Key Benefits of RERA Registration for Homebuyers

  1. Transparency in Information
    • Developers must publish project details on the RERA website, accessible to the public.
    • Buyers can verify approvals, layout plans, and timelines before booking.
    • This curbs the practice of false promises made through flashy brochures or misleading advertisements.
  2. Protection Against Delays
    • Earlier, buyers often faced possession delays stretching into years.
    • With RERA, developers are legally bound to adhere to declared timelines.
    • In case of delay, buyers can either:
      • Continue with the project and claim interest for every month of delay, or
      • Withdraw and receive a full refund with interest.

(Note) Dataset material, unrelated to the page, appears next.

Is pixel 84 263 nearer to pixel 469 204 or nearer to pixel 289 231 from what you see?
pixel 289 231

    Example: If a flat possession promised for June 2024 is delayed till December 2024, the builder must compensate the buyer for six months at the prescribed rate of interest.

  3. Financial Safeguards
    • Builders can no longer divert funds from one project to another.
    • At least 70% of the money collected from buyers must be deposited into a separate bank account and used only for construction and land costs of that project.
    • This ensures continuity of construction and reduces the risk of stalled projects.
  4. Standardisation of Area Measurement
    • RERA mandates that all sales must be based on carpet area (the usable area within the walls of the flat).
    • Developers can no longer inflate prices using vague terms like “super built-up area” that included balconies, lobbies, and even parking.
  5. Quick and Efficient Dispute Resolution
    • Each state has set up a RERA Authority and Appellate Tribunal.
    • Buyers can file complaints online and expect faster resolutions compared to the long wait in civil courts.
  6. Accountability of Developers
    • Builders are responsible for quality and structural soundness.
    • If any structural defect or poor workmanship is found within 5 years of possession, the builder must rectify it at no extra cost.
  7. Restriction on Arbitrary Changes
    • Developers cannot alter building plans, layout, or common facilities without the consent of at least two-thirds of buyers.
    • This protects buyers from last-minute changes that reduce amenities or alter the value of their investment.

How to Check RERA Registration Before Buying

  1. Visit the official RERA website of your state (e.g., UP RERA, MahaRERA, Haryana RERA, Delhi RERA).
  2. Enter the project’s RERA registration number or developer’s name.
  3. Verify details such as:
    • Land ownership and approvals
    • Proposed completion date
    • Litigation status (if any)
    • Financial disclosures

This simple step can prevent buyers from falling prey to fraudulent projects.

Rights of Buyers Under RERA

  • Right to timely possession or compensation.
  • Right to information on project progress and approvals.
  • Right to refund with interest in case of default by the builder.
  • Right to approach the RERA Authority for grievance redressal.
  • Right to claim defects liability for 5 years after possession.